Once the atom pairing is complete, it is checked for duplicate references to any atom as the pairing must be an equivalence relation. Any pair which refers to an atom which is referred to by another pair is deleted. Should this occur, it is important to see what command is causing a duplication and to fix the problem. The most common source for this error is to forget to specify ONLY in the ATOMATCH command. Usually, the pair deleted from a duplicate is the pair one is interested in.

It should be noted that the matching process is performed even if just coordinates are being compared. The default action results in an atom pairing that matches every atom to itself.

Once the atom pairing is established, one can specify that the coordinates of paired atoms be matched. There are two operations involved in fitting coordinates — translation and rotation. The translation operation is as follows: The geometric center or center of gravity of the main atoms in the atom pair list and the comparison atoms in the atom pair list are calculated. The difference between the centers is added to the comparison coordinates to minimize the least squares translational differences between the coordinates. The rotation operation is as follows: The comparison coordinate set can be rotated about its center to minimize the least square differences between the two sets. The rotation can be done with respect with several different sets of atoms.
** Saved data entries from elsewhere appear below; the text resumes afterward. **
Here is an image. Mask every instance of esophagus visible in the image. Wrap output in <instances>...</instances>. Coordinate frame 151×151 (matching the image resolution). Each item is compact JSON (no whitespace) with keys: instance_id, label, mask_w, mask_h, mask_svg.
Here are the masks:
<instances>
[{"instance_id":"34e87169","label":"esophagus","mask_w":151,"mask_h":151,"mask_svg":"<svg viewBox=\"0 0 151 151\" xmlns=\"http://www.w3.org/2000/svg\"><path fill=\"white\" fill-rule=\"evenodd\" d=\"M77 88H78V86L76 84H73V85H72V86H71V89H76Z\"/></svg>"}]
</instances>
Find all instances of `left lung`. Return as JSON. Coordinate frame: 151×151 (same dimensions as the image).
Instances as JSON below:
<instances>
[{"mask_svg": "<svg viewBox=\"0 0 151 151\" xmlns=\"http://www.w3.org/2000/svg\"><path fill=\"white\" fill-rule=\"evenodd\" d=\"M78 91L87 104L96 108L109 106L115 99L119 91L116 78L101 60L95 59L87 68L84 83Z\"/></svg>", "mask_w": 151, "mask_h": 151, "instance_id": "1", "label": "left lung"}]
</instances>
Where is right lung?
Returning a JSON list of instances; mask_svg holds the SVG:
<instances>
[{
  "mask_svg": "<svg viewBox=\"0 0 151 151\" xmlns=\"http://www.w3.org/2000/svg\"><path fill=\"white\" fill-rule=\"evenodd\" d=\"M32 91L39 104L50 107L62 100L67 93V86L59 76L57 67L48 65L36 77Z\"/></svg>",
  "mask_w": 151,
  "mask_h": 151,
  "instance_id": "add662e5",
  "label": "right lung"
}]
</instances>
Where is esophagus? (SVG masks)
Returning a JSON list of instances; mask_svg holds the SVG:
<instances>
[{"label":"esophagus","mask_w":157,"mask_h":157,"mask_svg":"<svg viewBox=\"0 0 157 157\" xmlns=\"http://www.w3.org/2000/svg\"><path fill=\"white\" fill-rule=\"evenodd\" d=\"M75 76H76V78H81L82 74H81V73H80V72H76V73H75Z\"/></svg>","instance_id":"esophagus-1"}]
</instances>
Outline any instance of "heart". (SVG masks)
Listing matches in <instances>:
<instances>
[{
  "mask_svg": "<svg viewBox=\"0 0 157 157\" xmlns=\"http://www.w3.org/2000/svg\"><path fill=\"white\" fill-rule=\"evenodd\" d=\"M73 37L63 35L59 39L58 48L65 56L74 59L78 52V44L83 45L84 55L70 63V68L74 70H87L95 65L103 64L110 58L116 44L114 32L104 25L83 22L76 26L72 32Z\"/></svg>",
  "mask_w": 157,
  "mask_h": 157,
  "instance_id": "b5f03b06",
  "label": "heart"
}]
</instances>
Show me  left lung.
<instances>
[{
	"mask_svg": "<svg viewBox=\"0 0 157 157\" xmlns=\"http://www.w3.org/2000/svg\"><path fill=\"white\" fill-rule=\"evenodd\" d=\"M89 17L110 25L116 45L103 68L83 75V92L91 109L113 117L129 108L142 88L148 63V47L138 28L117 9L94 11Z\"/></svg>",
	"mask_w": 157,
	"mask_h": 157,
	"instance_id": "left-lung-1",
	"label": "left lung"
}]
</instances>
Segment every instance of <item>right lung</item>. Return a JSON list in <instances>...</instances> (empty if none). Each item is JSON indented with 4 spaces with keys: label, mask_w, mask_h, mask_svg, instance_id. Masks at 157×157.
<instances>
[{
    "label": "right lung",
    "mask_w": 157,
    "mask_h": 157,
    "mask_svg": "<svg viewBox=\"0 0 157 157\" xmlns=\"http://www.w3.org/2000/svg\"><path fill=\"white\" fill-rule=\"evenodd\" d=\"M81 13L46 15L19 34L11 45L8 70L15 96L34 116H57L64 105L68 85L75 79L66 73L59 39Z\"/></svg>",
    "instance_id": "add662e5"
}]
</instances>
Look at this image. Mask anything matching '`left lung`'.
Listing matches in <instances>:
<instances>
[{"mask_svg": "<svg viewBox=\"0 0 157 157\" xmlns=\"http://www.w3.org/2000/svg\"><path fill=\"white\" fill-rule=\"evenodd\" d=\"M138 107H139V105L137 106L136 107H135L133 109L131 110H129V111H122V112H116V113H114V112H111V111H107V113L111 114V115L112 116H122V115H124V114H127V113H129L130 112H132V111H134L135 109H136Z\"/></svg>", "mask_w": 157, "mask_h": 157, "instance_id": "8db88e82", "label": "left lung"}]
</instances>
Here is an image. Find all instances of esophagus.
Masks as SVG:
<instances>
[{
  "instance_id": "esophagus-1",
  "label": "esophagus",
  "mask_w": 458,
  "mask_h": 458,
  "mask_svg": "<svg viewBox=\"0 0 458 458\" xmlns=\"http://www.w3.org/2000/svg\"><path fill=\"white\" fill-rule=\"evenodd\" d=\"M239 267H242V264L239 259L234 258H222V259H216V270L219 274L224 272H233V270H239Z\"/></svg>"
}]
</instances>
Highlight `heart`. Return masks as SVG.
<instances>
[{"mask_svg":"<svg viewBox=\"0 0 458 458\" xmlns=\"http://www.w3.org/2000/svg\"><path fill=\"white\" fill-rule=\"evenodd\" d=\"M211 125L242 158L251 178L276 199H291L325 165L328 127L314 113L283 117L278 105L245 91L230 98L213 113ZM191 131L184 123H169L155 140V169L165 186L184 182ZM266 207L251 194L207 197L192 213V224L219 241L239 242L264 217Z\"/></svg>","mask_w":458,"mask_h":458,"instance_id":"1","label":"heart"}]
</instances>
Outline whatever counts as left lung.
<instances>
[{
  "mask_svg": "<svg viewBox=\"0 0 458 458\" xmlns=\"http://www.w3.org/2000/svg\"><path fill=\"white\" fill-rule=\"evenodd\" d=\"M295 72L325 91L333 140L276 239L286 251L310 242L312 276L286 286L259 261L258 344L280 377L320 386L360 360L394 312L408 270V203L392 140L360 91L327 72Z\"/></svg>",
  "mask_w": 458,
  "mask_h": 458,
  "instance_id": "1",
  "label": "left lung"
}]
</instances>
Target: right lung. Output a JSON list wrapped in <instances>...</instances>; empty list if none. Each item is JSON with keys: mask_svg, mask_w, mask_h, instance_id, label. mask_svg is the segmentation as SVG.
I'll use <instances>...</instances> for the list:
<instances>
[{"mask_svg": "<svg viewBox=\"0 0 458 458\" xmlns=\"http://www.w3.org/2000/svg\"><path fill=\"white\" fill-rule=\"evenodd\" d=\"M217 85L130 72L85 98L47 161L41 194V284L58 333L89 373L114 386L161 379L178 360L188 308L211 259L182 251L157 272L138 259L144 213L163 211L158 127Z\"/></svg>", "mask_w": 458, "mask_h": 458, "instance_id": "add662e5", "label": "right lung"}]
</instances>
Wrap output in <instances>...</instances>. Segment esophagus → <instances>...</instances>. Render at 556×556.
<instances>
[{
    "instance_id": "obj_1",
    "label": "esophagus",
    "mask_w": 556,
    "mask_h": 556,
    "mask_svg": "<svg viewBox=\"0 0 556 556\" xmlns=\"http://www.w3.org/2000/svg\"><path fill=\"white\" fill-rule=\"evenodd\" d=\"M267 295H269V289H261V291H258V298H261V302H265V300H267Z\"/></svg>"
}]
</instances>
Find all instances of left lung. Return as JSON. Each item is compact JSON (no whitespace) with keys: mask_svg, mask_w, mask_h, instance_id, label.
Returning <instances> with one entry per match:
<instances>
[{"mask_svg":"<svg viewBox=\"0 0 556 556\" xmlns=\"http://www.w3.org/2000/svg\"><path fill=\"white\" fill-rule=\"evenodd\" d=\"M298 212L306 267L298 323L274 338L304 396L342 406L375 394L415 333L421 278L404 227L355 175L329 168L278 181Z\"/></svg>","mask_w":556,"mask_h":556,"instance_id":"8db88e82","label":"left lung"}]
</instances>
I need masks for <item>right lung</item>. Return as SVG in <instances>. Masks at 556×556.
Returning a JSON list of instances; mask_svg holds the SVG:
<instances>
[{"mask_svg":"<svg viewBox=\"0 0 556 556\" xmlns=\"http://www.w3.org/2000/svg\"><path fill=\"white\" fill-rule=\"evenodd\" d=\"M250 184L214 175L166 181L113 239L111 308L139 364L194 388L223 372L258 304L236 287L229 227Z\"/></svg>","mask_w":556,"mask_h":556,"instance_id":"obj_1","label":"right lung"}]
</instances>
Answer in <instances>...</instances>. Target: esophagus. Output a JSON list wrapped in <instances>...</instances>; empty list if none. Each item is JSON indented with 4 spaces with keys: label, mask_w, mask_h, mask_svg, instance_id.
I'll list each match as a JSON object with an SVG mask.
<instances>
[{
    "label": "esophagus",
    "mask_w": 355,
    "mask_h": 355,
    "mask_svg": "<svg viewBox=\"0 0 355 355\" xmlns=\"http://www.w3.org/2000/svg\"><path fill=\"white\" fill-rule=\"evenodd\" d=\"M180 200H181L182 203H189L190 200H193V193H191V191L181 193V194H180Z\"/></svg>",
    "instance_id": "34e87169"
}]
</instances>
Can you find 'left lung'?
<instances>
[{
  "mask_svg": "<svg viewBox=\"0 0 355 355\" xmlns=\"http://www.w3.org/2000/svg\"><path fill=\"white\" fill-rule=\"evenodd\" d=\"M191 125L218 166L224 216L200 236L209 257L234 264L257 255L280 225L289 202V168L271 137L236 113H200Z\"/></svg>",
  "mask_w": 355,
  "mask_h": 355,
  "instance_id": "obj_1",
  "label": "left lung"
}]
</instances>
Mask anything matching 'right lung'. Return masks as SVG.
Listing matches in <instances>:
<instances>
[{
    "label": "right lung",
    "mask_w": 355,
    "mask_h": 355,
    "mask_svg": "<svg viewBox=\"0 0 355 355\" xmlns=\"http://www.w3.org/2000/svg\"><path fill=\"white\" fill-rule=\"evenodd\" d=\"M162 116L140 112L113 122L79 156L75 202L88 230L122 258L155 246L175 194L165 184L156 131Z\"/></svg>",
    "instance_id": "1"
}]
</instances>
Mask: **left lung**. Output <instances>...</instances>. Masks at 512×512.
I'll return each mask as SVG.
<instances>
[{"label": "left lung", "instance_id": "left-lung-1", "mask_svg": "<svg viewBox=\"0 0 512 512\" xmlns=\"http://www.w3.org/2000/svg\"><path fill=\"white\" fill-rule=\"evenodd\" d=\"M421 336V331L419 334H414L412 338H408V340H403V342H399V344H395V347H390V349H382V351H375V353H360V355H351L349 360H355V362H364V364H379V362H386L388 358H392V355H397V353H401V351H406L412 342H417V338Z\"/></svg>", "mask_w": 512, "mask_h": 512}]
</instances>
The COORMATCH option specifies how the coordinate matching take place. If COORMATCH is not specified, no attempt is made to match the coordinates. If COORMATCH is specified without any modifier, it results in a translation followed by a least square rotational fit of all paired atoms. If MASS is specified, the center of gravities are used for the translational fit; otherwise, the geometric centers are used. If SIDE is specified, the least square rotational fit takes place with all atoms pairs where at least one of the atoms in the pair does not have an IUPAC name that corresponds to a protein backbone. If BACK is specified, the least square rotational fit takes place with the complement of atoms that would be matched by SIDE. I.e. BACK will do the matching using only backbone atoms, and SIDE will do the match using side chain atoms. If NOROT is specified, no rotation takes place. Finally, the SAVE option will save the coordinate transformation necessary to fit the comparison coordinates onto the reference coordinates. This can be used later by the coordinate transformation commands to move atoms around according to this transformation, see Coordinate Manipulations.


Footnotes

[1] You can use the homology program, see Homology, to find the homology between two sequences.

[2] R. A. Wagner and M. J. Fischer, “The String To String Correction Problem”, J. Association of Computing Machinery 21, 168-173 (1974).